Presenter Biographies
Tariq Omar Ali, Assistant Professor of History at the University of Illinois, Urbana-Champaign. Professor Ali completed his dissertation titled "The Envelope of Global Trade: Political Economy and Intellectual History of Jute in the Bengal Delta, the 1850s to the 1950s" at Harvard University in August 2012. In his dissertation and current manuscript project, Tariq explores how the Bengal delta's integration into global circuits of commodity and capital shaped local economic, political and intellectual histories as well as how economic lives, social and cultural formations, and political processes in the delta were informed and influenced by the cultivation and trade of jute.
Marcello Flores, Professor of History at the University of Siena and director of the European Master in Human Rights and Genocide Studies at his university. He is the author of 9 award winning monographs, including: L'immagine dell'Urss. L'occidente e la Russia di Stalin (il Saggiatore, 1990) (The image of the USSR. The West and Stalin's Russia).
Daniel Gilbert, Assistant Professor, School of Employment and Labor Relations at the University of Illinois, Urbana-Champaign. Professor GIlbert is a labor and cultural historian of the modern United States. He is especially interested in the labor histories of workers in the culture industries, and the ways in which working people have shaped forms of cultural representation. His first book, Expanding the Strike Zone: Baseball in the Age of Free Agency (University of Massachusetts Press), was published in 2013. Along with his ongoing research on sports, Dan is working on a new project about the cultural history of public sector labor.
Jessica Graham, Assistant Professor of History at the University of California at San Diego. Her current book manuscript, Shifting the Meaning of Democracy: Racial Inclusion as a Strategy of the U.S. and Brazilian States, 1930-45, assesses Brazil and the United States during the Great Depression and World War II.
Jessica Greenberg, Associate Professor of Anthropology at the University of California, Urbana-Champaign. She is the author of After the Revolution: Youth, Democracy and the Politics of Disappointment in Serbia (Stanford University Press, 2014). Her research interests are in the anthropology of democracy, legal anthropology, postsocialism, youth, social movements, and revolution. She was awarded a 2016-2017 LAS Study in a Second Discipline, Law.
Erik McDuffie, Associate Professor of African American Studies and History at the University of Illinois, Urbana-Champaign. His research interests include the African diaspora, black radicalism, black feminism, black queer theory, and the Midwest. He is the author of Sojourning for Freedom: Black Women, American Communism, and the Making of Black Left Feminism (Duke University Press, 2011). He is the recipient of a National Endowment for the Humanities fellowship and an American Council for Learned Societies fellowship in support of his new book, tentatively titled Garveyism in the Diasporic Midwest: The American Heartland and Global Black Freedom, 1920-80.

(To-do list):
1. In the presenter biographies, what is the title of Daniel Gilbert's first book?
2. Continue the presenter biographies, starting after the last biography shown.

(Record extracts):
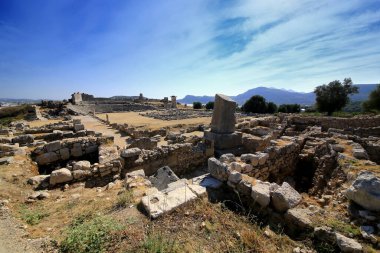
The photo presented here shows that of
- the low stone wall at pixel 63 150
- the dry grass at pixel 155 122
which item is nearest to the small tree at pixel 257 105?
the dry grass at pixel 155 122

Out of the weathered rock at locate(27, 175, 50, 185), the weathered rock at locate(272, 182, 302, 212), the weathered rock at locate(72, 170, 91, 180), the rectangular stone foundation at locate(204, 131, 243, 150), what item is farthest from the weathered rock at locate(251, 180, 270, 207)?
the weathered rock at locate(27, 175, 50, 185)

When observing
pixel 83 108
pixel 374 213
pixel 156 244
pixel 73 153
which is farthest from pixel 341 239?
pixel 83 108

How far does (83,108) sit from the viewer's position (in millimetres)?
40844

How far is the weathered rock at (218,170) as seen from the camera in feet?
16.2

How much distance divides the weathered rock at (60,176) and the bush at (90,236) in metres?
2.91

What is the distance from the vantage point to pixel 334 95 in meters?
31.7

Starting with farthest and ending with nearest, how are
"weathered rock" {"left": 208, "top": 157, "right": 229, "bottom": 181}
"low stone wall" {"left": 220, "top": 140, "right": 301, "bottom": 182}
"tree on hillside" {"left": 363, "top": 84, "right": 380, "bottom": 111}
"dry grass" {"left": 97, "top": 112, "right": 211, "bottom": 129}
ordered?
"tree on hillside" {"left": 363, "top": 84, "right": 380, "bottom": 111}
"dry grass" {"left": 97, "top": 112, "right": 211, "bottom": 129}
"low stone wall" {"left": 220, "top": 140, "right": 301, "bottom": 182}
"weathered rock" {"left": 208, "top": 157, "right": 229, "bottom": 181}

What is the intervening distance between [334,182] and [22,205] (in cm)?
819

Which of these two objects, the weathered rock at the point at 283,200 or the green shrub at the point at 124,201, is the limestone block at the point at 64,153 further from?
the weathered rock at the point at 283,200

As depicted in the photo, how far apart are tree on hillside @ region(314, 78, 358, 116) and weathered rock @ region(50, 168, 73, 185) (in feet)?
121

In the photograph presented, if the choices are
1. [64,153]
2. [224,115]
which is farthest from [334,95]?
[64,153]

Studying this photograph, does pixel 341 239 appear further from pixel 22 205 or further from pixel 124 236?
pixel 22 205

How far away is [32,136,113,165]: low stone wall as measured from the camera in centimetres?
764

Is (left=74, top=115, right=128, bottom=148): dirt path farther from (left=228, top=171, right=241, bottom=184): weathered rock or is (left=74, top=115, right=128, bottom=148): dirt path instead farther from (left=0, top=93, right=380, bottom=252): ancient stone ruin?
(left=228, top=171, right=241, bottom=184): weathered rock
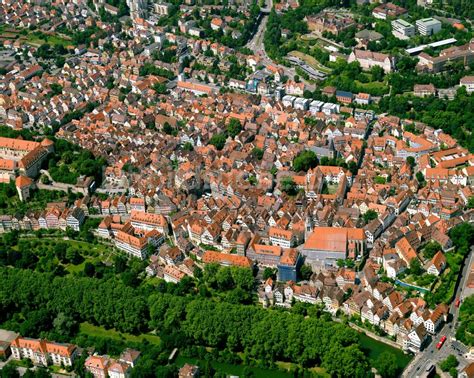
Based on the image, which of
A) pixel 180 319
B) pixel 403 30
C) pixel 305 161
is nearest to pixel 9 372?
pixel 180 319

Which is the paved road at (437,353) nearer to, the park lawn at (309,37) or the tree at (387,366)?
the tree at (387,366)

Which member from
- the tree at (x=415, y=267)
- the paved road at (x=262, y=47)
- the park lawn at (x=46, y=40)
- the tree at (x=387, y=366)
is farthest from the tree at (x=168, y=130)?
the tree at (x=387, y=366)

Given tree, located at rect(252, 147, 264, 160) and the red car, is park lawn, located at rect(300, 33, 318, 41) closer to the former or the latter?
tree, located at rect(252, 147, 264, 160)

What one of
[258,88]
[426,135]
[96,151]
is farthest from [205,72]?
[426,135]

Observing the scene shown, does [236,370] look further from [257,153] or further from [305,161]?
[257,153]

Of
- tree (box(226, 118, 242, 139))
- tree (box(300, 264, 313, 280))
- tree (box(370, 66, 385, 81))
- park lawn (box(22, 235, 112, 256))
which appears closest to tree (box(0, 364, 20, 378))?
park lawn (box(22, 235, 112, 256))
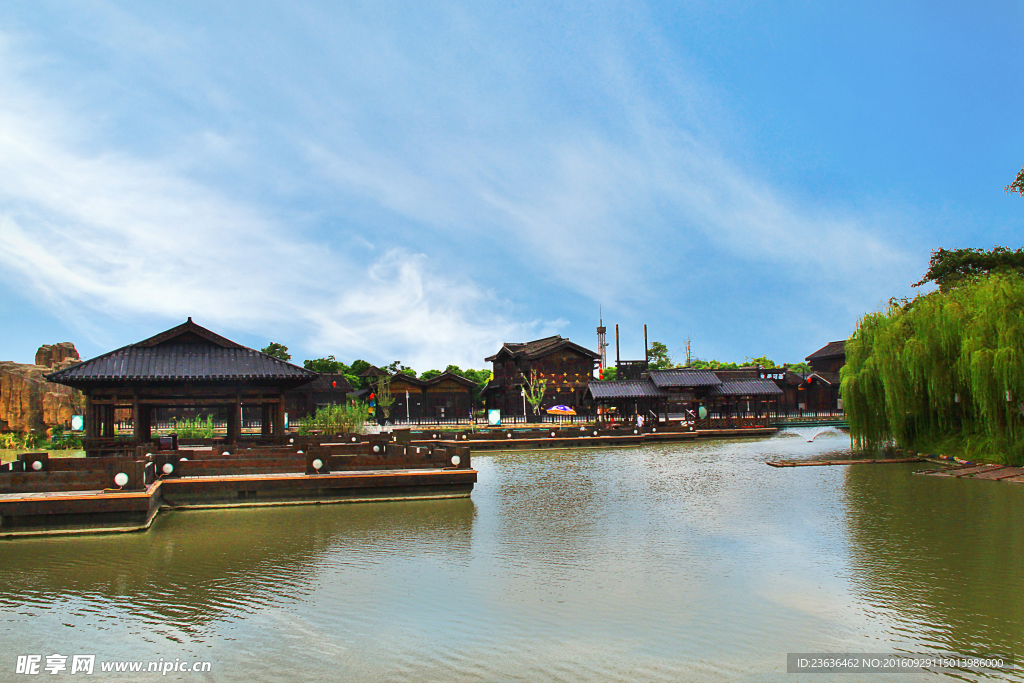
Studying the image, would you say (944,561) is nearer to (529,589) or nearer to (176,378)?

(Responses to the tasks):
1. Expanding the Strike Zone: Baseball in the Age of Free Agency

2.
Maple Razsa, Associate Professor of Global Studies at Colby College, Professor Rasza is the author of “Bastards of Utopia:” The Radical Imaginary from the fall of Socialism to the Occupy Movement (Indiana University Press, 2014); He is also the creator of several documentary films central to the themes of our “Ten Days” project, and has agreed to introduce and screen his 2010 Bastards of Utopia (54 min) during one of the evenings of the Fall symposium.
Kristin Romberg Assistant Professor of Modern and Contemporary Art History at the University of Illinois, Urbana-Champaign, Professor Romberg is is currently completing a monograph on the Russian Constructivist Aleksei Gan, provisionally entitled Constructivist Realism: Aesthetic Theory for an Embedded Modernism. For fall of 2017, she is contributing to the exhibition Revoliutsiia! Demonstratsiia! Soviet Art Put to the Test.
Marcello Flores, Professor of History at the University of Siena and director of the European Master in Human Rights and Genocide Studies at his university. He is the author of 9 award winning monographs, including: L'immagine dell'Urss. L'occidente e la Russia di Stalin (il Saggiatore, 1990) (The image of the USSR. The West and Stalin's Russia).
Daniel Gilbert, Assistant Professor, School of Employment and Labor Relations at the University of Illinois, Urbana-Champaign. Professor GIlbert is a labor and cultural historian of the modern United States. He is especially interested in the labor histories of workers in the culture industries, and the ways in which working people have shaped forms of cultural representation. His first book, Expanding the Strike Zone: Baseball in the Age of Free Agency (University of Massachusetts Press), was published in 2013. Along with his ongoing research on sports, Dan is working on a new project about the cultural history of public sector labor.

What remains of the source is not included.